The toxic effect of a narcissistic leader

2010

They're arrogant, have grandiose visions about their own importance, believe they are special and have unique gifts that others do not, have a sense of entitlement, are exploitive and lack empathy.

If this sound like somebody you work with - or even like your boss- you won't need to be told that people with narcissistic personalities can be a real handful in the workplace because they believe they are better than others.

But the key question is the effect narcissistic leaders have on an organisation. Do they have any positive attributes, or do they always do more harm than good?

That's what organizational psychologist Kathy Schnure has set out to answer in new research that compared ratings of leadership potential for those who have high levels of narcissism to those who show low-to-average levels on the 'narcissism scale'.

She will be presenting her findings at the 25th annual conference of the Society for Industrial and Organizational Psychology April 8-10 in Atlanta GA.

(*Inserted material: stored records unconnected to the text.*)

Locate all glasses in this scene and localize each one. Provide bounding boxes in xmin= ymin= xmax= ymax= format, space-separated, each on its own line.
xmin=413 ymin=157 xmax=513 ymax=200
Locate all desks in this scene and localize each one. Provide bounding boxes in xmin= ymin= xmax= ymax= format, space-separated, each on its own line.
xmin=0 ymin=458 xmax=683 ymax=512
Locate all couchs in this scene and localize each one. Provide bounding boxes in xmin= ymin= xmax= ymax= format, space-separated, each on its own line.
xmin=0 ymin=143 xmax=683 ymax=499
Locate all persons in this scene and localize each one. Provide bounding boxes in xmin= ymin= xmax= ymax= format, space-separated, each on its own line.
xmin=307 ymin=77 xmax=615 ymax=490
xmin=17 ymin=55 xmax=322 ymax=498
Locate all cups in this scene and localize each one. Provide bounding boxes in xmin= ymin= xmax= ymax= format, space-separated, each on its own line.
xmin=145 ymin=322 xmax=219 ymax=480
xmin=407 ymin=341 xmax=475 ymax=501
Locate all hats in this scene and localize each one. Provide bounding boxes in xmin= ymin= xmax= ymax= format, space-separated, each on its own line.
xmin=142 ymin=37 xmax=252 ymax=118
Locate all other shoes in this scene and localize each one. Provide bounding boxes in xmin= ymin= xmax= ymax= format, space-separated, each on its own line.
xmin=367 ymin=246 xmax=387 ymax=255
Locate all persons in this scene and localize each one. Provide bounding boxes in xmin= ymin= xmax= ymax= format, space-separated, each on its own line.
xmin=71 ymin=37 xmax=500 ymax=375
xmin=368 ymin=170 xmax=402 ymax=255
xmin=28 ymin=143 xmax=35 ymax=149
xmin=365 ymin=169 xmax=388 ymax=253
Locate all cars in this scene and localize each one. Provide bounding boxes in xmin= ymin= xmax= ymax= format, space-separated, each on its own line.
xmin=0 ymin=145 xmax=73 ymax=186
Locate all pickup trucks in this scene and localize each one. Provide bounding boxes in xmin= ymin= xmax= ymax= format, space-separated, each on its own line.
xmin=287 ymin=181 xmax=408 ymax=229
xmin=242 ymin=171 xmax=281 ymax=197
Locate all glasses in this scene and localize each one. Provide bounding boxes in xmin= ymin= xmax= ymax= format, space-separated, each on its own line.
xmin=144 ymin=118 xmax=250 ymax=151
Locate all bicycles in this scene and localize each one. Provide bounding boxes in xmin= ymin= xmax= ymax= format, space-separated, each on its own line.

She found those displaying strong narcissistic tendencies - things like exploitation/entitlement, leadership/authority, superiority/arrogance, and self-absorption/self admiration - had a significantly higher rating of potential leadership abilities than those with low-to-average scores.

"Those results would indicate the vision, confidence and pride in their own accomplishments could presumably translate into effective leadership in an organization or team," Schnure said.

On the other hand, while narcissists do gain leadership roles, often based on their charisma and ability to persuade others to accept their point of view, some of the underlying traits, or "dark sides" will eventually surface, preventing any "good" leadership," she added.

According to Timothy Judge, an organizational psychologist at the University of Florida, a primae example of this "dark side" is an overblown sense of self-worth.

"Narcissists are intensely competitive, self-centered, exploitive and exhibitionistic. They tend to surround themselves with supplicants they see as inferior. When they are challenged or perceive competition, they often derogate and undermine anyone, even those closest to them, they perceive as threats (and unfortunately, they are vigilant in scanning for threats)," he explained.

In contrast, Schnure said, leaders who are charismatic are not necessarily narcissists. "Charismatic leaders are not exploitive; they do not trample others to get what they want. Rather they display empathy toward employees," she added.

So while narcissists do see the big picture and have a strong vision, they are not good at working with others and eventually they become detrimental to the organization.

"They make good figureheads, in part because of their ability to articulate goals and attract people to their way of thinking," Schnure explained.

"But in terms of day to day leadership, they can be toxic with subordinates. That becomes especially apparent after their employees get to know the way the narcissistic leader operates. The favorable first impressions they make are not sustainable over a period of time," she said.

What's more, as other research by Timothy Judge has found, narcissists rarely live up to their high opinions of themselves. They may believe that they are better at their jobs than others, but their colleagues and managers believe that they do an inferior job compared with other employees.

As Kathy Schnure points out, this is a compelling reason why hiring managers should be more aware of this personality trait. While initial appearances may be favorable, they need to do their due diligence before hiring a person with narcissistic tendencies.

"More organizations should attempt to assess narcissism pre-hire or pre-promotion to avoid them," Timothy Judge said. "It's fool's errand to think that narcissism can be corrected as a result of an organizational intervention.

"At best, organizations can try to contain and control a narcissist," he added. However, for hiring mangers it's a case of buyer beware because, as Judge points out, "no small amount of research suggests narcissism is a pretty toxic trait."